* EXCERPTED TEXT *
Segment Open

| name | pt2-bug-basher |
| disable-model-invocation | true |
| description | Debug PyTorch 2 compiler stack failures including Dynamo graph breaks, Inductor codegen errors, AOTAutograd crashes, and accuracy mismatches. Use when encountering torch.compile errors, BackendCompilerFailed exceptions, recompilation issues, Triton kernel failures, FX graph problems, or when the user mentions debugging PT2, Dynamo, Inductor, or compiled model issues. |
PT2 Bug Basher
Debug test failures and runtime errors in the PyTorch 2 compiler stack (Dynamo, Inductor, AOTAutograd, FX graphs).
Workflow Summary
- Environment check -- Ask the user which conda environment to use. Verify it is active by checking
$CONDA_DEFAULT_ENV. Then run python -c "import torch; print(torch.__version__)" to confirm torch is importable and report the version. If the environment is not active or torch cannot be imported, stop and ask the user to activate the correct environment before proceeding.
- Reproduce -- Get a consistent reproduction of the failure
- Minimize -- Reduce the repro to the smallest possible standalone case. Strip away unrelated model logic, use minimal tensor shapes, and isolate the specific op or pattern that triggers the bug.
- Add a unit test -- Do this BEFORE diving into code search or root cause investigation. Add a failing test to the codebase that captures the bug. Place it in a specific, topic-appropriate test file (e.g.,
test/dynamo/test_repros.py, test/inductor/test_torchinductor.py, test/export/test_export.py). Avoid test/dynamo/test_misc.py — it is already oversized; find a more specific test file that matches the area of the bug. Use torch.testing._internal.common_utils.TestCase and run_tests. The test must fail before the fix and pass after. Having the test first keeps you grounded — you know exactly what "fixed" looks like before you start exploring the codebase.

Segment Closed

Quote the passage of the PT2 debugging guide starting with "Workflow Summary" and going on through "triggers the bug.".

* SOURCE DATA *
Segment Open

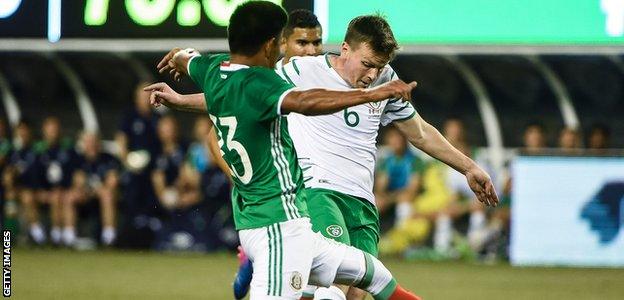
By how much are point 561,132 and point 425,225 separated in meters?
2.27

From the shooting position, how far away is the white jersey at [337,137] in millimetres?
7141

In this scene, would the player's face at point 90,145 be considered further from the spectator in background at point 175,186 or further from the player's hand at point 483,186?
the player's hand at point 483,186

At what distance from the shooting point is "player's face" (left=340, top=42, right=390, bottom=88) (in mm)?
6820

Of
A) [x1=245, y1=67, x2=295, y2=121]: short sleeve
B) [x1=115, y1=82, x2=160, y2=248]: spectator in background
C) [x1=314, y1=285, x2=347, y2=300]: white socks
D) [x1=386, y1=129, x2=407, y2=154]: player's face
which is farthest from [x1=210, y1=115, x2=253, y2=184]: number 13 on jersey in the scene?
[x1=115, y1=82, x2=160, y2=248]: spectator in background

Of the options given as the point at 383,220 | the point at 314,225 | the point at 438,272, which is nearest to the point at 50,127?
the point at 383,220

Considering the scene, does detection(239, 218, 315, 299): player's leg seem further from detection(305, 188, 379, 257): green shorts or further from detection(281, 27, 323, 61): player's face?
detection(281, 27, 323, 61): player's face

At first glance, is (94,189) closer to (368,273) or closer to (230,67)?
(368,273)

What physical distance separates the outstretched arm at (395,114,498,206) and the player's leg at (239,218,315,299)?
51.8 inches

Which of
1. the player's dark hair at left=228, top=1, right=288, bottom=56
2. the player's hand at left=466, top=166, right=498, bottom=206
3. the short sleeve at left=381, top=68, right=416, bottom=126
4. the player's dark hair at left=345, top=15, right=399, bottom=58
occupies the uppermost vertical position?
the player's dark hair at left=228, top=1, right=288, bottom=56

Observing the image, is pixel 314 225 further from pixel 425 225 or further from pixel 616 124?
pixel 616 124

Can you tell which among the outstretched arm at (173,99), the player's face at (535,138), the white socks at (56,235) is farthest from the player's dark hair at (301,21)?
the white socks at (56,235)

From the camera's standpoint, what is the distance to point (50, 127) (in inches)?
612

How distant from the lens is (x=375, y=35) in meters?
6.78

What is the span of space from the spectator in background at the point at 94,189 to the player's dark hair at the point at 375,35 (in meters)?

Segment Closed

* ANSWER SPACE *
Workflow Summary
- Environment check -- Ask the user which conda environment to use. Verify it is active by checking
$CONDA_DEFAULT_ENV. Then run python -c "import torch; print(torch.__version__)" to confirm torch is importable and report the version. If the environment is not active or torch cannot be imported, stop and ask the user to activate the correct environment before proceeding.
- Reproduce -- Get a consistent reproduction of the failure
- Minimize -- Reduce the repro to the smallest possible standalone case. Strip away unrelated model logic, use minimal tensor shapes, and isolate the specific op or pattern that triggers the bug.